### Written request
Print the daily routine post below in full, word for word.

### Text provided
━━━━━━━━━━━━━━━━

# Daily Routine!



## cookieboots (Aug 8, 2011)

Here is our Cookieboots daily routine and I was wondering if we could change it so we could interact with her more. OR if we are doing things perfectly. The temperature goes from 74-82-74 ish throughout the day. I know the temp varies but its pretty much like a normal day like cycle so I don't think it bothers her. She hides in her fleecy bedding throughout the day. Around 9ish I take her out for a bit of running around my hands and our bed then around 9:30 we put her back so she can nom drink water and then begin her nightly marathon in her wheel. In the morning I clean her wheel from the exorbitant amount of hedgie pancakes she made. She gets daily sun from the blinds being open so its more then 12 hours. So are we doing the right stuff? We have ordered a heater and the thermostat for when it gets cold and are already experimenting where to place her and ensuring if a power outage occurs we can keep her warm. I really want to spend time with her even if its just watching her scoot around our bed or anything. We will be getting some cat greenies for her teethies. Also what is the best way to give her treats like dead(frozen killed) crickets or pieces of melon or banana?

━━━━━━━━━━━━━━━━

### Listed entries
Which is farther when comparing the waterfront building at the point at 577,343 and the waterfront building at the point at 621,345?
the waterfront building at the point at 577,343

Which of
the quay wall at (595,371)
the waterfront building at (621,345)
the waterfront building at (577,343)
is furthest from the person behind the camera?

━━━━━━━━━━━━━━━━

### In response
# Daily Routine!



## cookieboots (Aug 8, 2011)

Here is our Cookieboots daily routine and I was wondering if we could change it so we could interact with her more. OR if we are doing things perfectly. The temperature goes from 74-82-74 ish throughout the day. I know the temp varies but its pretty much like a normal day like cycle so I don't think it bothers her. She hides in her fleecy bedding throughout the day. Around 9ish I take her out for a bit of running around my hands and our bed then around 9:30 we put her back so she can nom drink water and then begin her nightly marathon in her wheel. In the morning I clean her wheel from the exorbitant amount of hedgie pancakes she made. She gets daily sun from the blinds being open so its more then 12 hours. So are we doing the right stuff? We have ordered a heater and the thermostat for when it gets cold and are already experimenting where to place her and ensuring if a power outage occurs we can keep her warm. I really want to spend time with her even if its just watching her scoot around our bed or anything. We will be getting some cat greenies for her teethies. Also what is the best way to give her treats like dead(frozen killed) crickets or pieces of melon or banana?